## DATASET
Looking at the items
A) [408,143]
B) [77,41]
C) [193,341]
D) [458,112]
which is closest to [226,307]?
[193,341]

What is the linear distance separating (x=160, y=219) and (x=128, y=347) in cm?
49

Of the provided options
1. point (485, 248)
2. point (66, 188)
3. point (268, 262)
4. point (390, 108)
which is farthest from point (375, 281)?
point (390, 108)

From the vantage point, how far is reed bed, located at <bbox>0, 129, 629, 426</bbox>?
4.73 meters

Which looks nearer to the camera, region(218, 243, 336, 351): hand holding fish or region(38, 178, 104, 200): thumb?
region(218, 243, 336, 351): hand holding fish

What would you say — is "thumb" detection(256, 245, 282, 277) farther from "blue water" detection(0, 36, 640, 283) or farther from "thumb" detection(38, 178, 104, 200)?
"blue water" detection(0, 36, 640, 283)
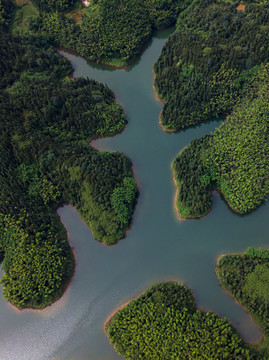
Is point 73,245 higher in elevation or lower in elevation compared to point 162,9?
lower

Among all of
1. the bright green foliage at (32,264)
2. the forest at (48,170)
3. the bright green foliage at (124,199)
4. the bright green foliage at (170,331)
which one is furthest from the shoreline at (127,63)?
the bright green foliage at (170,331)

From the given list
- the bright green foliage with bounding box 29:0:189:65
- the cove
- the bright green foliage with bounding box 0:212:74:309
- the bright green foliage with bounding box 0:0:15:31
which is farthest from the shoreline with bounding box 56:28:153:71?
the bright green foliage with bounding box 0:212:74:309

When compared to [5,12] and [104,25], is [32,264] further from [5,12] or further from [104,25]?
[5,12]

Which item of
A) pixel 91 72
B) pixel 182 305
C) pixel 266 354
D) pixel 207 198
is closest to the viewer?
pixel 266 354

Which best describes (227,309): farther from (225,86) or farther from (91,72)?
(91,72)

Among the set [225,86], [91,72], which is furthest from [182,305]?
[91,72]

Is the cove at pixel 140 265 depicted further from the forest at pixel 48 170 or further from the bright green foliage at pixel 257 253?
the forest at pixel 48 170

## SET TASK
Copy every row above word for word, leaving out the pictures.

## EXERCISE RESPONSE
Looking at the items
A) [408,143]
B) [77,41]
C) [193,341]
D) [458,112]
which is closest to [226,307]?
[193,341]

What is the linear distance separating (x=160, y=219) and (x=128, y=347) in cm?
49

Of the provided options
1. point (485, 248)
2. point (66, 188)
3. point (268, 262)
4. point (390, 108)
which is farthest from point (375, 281)?
point (390, 108)

From the vantage point, how far is reed bed, located at <bbox>0, 129, 629, 426</bbox>?
4.73 meters

Which looks nearer to the camera, region(218, 243, 336, 351): hand holding fish or region(38, 178, 104, 200): thumb?
region(218, 243, 336, 351): hand holding fish

What would you say — is "thumb" detection(256, 245, 282, 277) farther from "blue water" detection(0, 36, 640, 283) or farther from "thumb" detection(38, 178, 104, 200)?
"blue water" detection(0, 36, 640, 283)
Is point 73,245 higher in elevation or lower in elevation compared to point 162,9?
lower

Among all of
1. the bright green foliage at (32,264)
2. the forest at (48,170)
3. the bright green foliage at (124,199)
4. the bright green foliage at (170,331)
which one is furthest from the shoreline at (127,63)?
the bright green foliage at (170,331)

From the given list
- the bright green foliage with bounding box 29:0:189:65
- the cove
- the bright green foliage with bounding box 0:212:74:309
- the bright green foliage with bounding box 0:0:15:31
which is farthest from the shoreline with bounding box 56:28:153:71?
the bright green foliage with bounding box 0:212:74:309

When compared to [5,12] and [104,25], is [32,264] further from [5,12] or further from [104,25]?
[5,12]

Which item of
A) pixel 91 72
B) pixel 182 305
C) pixel 266 354
D) pixel 207 198
is closest to the viewer?
pixel 266 354

Which best describes (227,309): farther from (225,86) or farther from (91,72)?
(91,72)

Among the set [225,86], [91,72], which is furthest from [182,305]?
[91,72]

Is the cove at pixel 140 265 depicted further from the forest at pixel 48 170 or further from the bright green foliage at pixel 257 253?
the forest at pixel 48 170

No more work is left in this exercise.